Francis acknowledged that Catholic bishops in some parts of the world support laws that criminalize homosexuality or discriminate against the LGBTQ community, and he himself referred to the issue as a “sin.” But he attributed this attitude to cultural backgrounds and said that bishops in particular must undergo a process of change to recognize the dignity of everyone.

“These bishops must have a process of conversion,” he said, adding that they must apply “tenderness, please, as God does to each one of us.”

Some 67 countries or jurisdictions around the world criminalize consensual same-sex sex, 11 of which can or do carry the death penalty, according to The Human Dignity Trust, which works to repeal such laws. Experts say that even where the laws are not enforced, they contribute to harassment, stigmatization and violence against LGBTQ people.

In the US, more than a dozen states still have anti-Sademia laws in place despite a 2003 Supreme Court ruling that found them unconstitutional. Gay rights advocates say outdated laws are being used to persecute homosexuals, and point to new legislation like Florida’s “Don’t Say Gay” law, which bans teaching about sexual orientation and gender identity in kindergarten through third grade, as evidence. ongoing efforts to marginalize LGBTQ people.

The United Nations has repeatedly called for an end to laws that criminalize homosexuality, saying they violate the right to privacy and freedom from discrimination and are a violation of countries’ obligations under international law to protect the human rights of all people, regardless of their sexual orientation or gender identity.

Declaring such laws “unjust”, Francis said the Catholic Church can and should work to end them. “He has to do it. It should do it,” he said.

Francis quoted the Catechism of the Catholic Church, which says gay people should be welcomed and respected, and not marginalized or discriminated against.

“We are all children of God, and God loves us as we are and for the strength with which each of us fights for our dignity,” said Francis, addressing AP in the Vatican hotel where he lives.

Such laws are common in Africa and the Middle East and originate from British colonial times or are inspired by Islamic law. Some Catholic bishops strongly supported them as consistent with Vatican teaching, which considers homosexual activity an “internal disorder,” while others called for their repeal as a violation of basic human dignity.

In 2019, Francis was expected to make a statement against the criminalization of homosexuality while meeting with rights groups that have been researching the effects of such laws and so-called “conversion therapies.”

In the end, the Pope did not meet with the groups, who instead met with Vatican No. 2, who affirmed “the dignity of every human person and against any form of violence.”

On Tuesday, Francis said that it is necessary to distinguish between a crime and a sin when it comes to homosexuality.

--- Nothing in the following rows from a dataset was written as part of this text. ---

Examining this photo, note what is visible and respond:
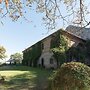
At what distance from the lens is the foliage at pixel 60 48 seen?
153 ft

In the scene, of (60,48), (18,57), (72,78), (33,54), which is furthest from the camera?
(18,57)

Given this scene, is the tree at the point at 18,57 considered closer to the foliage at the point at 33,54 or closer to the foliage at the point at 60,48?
the foliage at the point at 33,54

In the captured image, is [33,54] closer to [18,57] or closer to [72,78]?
[72,78]

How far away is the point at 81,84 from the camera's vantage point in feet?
43.2

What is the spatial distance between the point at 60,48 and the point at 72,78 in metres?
34.6

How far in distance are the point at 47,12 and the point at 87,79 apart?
372 centimetres

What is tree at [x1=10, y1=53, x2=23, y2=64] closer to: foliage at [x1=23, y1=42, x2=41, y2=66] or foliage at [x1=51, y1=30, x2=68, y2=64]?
foliage at [x1=23, y1=42, x2=41, y2=66]

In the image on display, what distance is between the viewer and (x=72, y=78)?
525 inches

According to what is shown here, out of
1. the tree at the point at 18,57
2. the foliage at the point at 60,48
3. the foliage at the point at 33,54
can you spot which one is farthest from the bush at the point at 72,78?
the tree at the point at 18,57

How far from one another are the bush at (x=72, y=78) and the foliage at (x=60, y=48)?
32.5 metres

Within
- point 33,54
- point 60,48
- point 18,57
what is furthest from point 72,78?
point 18,57

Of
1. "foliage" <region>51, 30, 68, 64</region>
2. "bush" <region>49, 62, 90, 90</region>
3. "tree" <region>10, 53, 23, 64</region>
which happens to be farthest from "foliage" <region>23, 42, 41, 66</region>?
"bush" <region>49, 62, 90, 90</region>

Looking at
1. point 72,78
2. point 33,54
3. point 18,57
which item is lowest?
point 72,78

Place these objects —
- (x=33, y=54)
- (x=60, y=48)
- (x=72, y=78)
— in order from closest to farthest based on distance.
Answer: (x=72, y=78) < (x=60, y=48) < (x=33, y=54)
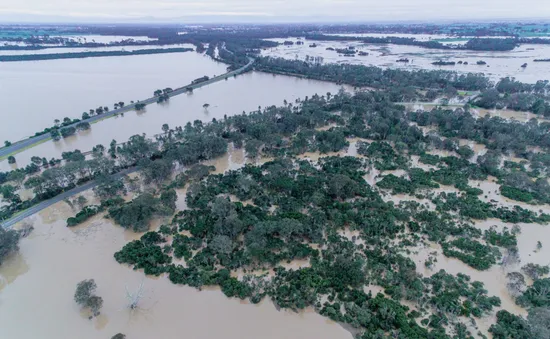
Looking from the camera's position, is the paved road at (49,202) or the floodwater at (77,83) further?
the floodwater at (77,83)

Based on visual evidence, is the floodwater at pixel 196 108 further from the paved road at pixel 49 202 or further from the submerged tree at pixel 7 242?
the submerged tree at pixel 7 242

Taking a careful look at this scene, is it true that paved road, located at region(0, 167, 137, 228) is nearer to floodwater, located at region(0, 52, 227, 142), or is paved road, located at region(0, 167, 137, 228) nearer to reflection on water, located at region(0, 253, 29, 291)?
reflection on water, located at region(0, 253, 29, 291)

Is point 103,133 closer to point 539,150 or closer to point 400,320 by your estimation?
point 400,320

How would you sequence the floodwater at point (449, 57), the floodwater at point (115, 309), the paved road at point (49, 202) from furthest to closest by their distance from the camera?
the floodwater at point (449, 57)
the paved road at point (49, 202)
the floodwater at point (115, 309)

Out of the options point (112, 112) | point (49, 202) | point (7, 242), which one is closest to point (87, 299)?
point (7, 242)

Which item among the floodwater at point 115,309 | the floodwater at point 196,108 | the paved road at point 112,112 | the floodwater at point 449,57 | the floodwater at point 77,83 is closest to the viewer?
the floodwater at point 115,309

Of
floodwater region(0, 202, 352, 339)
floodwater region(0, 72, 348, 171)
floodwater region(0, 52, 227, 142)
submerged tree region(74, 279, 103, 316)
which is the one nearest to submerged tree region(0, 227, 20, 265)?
floodwater region(0, 202, 352, 339)

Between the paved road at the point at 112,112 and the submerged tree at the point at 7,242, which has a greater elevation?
the paved road at the point at 112,112

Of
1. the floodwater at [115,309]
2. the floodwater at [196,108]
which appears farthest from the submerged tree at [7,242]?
the floodwater at [196,108]
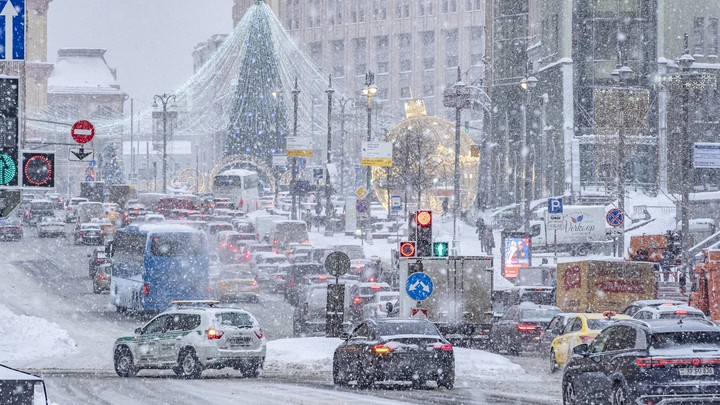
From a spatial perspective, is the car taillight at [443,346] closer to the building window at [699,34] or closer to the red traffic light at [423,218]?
the red traffic light at [423,218]

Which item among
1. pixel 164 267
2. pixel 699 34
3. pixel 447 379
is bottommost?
pixel 447 379

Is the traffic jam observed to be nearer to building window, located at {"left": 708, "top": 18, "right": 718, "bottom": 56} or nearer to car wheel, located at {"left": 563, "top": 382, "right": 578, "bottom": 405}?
car wheel, located at {"left": 563, "top": 382, "right": 578, "bottom": 405}

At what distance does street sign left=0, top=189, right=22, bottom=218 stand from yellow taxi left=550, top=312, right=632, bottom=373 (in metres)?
11.8

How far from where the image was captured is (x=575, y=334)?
26.1 metres

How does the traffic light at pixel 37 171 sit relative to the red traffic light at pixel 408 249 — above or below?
above

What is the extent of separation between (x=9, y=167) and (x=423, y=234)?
468 inches

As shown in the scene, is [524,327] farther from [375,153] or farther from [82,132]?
[375,153]

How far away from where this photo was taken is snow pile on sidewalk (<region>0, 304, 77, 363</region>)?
32.5m

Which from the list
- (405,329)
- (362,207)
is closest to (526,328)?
(405,329)

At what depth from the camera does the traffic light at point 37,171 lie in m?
20.8

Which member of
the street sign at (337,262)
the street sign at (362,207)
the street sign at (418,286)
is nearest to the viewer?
the street sign at (418,286)

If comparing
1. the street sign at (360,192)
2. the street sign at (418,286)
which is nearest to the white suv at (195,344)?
the street sign at (418,286)

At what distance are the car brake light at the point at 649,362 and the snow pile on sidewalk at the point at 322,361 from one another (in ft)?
34.2

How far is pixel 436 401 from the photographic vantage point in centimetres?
1962
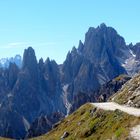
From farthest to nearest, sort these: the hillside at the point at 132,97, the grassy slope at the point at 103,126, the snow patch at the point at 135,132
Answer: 1. the hillside at the point at 132,97
2. the grassy slope at the point at 103,126
3. the snow patch at the point at 135,132

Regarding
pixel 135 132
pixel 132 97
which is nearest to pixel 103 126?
pixel 135 132

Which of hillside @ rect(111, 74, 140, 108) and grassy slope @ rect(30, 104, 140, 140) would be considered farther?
hillside @ rect(111, 74, 140, 108)

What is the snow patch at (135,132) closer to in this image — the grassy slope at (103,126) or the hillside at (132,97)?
the grassy slope at (103,126)

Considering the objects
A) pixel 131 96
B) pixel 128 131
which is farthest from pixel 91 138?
pixel 131 96

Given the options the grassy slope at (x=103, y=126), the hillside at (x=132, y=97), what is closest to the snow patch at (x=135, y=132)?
the grassy slope at (x=103, y=126)

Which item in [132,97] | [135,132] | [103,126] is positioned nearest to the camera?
[135,132]

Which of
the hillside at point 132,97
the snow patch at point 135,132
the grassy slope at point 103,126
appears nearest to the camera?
the snow patch at point 135,132

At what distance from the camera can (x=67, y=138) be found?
6344 centimetres

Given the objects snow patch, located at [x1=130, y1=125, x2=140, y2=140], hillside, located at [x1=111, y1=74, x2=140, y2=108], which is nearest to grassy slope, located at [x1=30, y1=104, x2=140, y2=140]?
snow patch, located at [x1=130, y1=125, x2=140, y2=140]

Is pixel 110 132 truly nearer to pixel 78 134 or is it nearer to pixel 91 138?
pixel 91 138

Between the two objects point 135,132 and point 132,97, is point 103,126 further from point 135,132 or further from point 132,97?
point 132,97

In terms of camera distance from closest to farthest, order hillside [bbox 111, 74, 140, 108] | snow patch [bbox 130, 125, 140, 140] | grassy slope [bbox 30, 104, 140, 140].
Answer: snow patch [bbox 130, 125, 140, 140] < grassy slope [bbox 30, 104, 140, 140] < hillside [bbox 111, 74, 140, 108]

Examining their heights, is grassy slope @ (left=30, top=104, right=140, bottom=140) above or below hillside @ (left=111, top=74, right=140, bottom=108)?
below

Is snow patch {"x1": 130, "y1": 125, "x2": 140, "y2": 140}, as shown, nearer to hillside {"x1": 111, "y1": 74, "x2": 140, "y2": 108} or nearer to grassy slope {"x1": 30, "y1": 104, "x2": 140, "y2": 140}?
grassy slope {"x1": 30, "y1": 104, "x2": 140, "y2": 140}
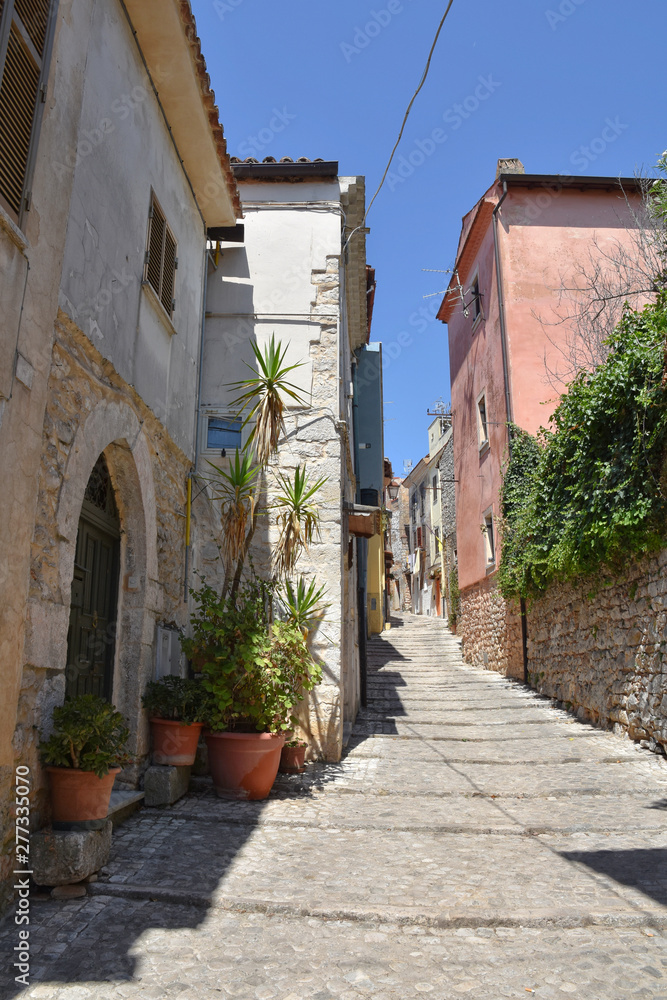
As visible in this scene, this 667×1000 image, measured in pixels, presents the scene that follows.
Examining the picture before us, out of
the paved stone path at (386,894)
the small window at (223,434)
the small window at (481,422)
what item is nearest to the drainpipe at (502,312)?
the small window at (481,422)

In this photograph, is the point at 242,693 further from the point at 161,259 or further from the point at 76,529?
the point at 161,259

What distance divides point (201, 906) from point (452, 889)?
134 centimetres

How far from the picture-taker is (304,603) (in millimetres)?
6816

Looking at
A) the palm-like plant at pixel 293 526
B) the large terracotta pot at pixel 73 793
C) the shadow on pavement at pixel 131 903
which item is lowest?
the shadow on pavement at pixel 131 903

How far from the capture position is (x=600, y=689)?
836 centimetres

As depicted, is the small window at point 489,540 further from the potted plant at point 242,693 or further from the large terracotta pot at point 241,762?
the large terracotta pot at point 241,762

“Being homosexual is not a crime,” he said. – This is not a crime. Yes, but it is a sin. OK, but first let’s distinguish sin from crime.’

“A lack of mercy towards one another is also a sin,” he added.

Catholic teaching states that while gay people should be treated with respect, homosexual relationships are “internal violations.” Francis has not changed this teaching, but he has made communication with the LGBTQ community a hallmark of his papacy.

Starting with his famous 2013 declaration, “Who am I to judge?” when asked about the alleged gay priest, Francis continued to repeatedly and publicly minister to the gay and trans community. As archbishop of Buenos Aires, he advocated providing legal protection to same-sex couples as an alternative to supporting gay marriage, which Catholic doctrine forbids.

Despite this advocacy, the Catholic LGBTQ community has criticized Francis for a 2021 ruling by the Vatican’s doctrinal office that the church cannot bless same-sex unions “because God cannot bless sin.”

In 2008, the Vatican refused to sign a UN declaration calling for the decriminalization of homosexuality, complaining that the text went beyond its original scope and also included language about “sexual orientation” and “gender identity” that it found problematic. In a statement at the time, the Vatican called on countries to avoid “unjust discrimination” against gays and to stop punishing them.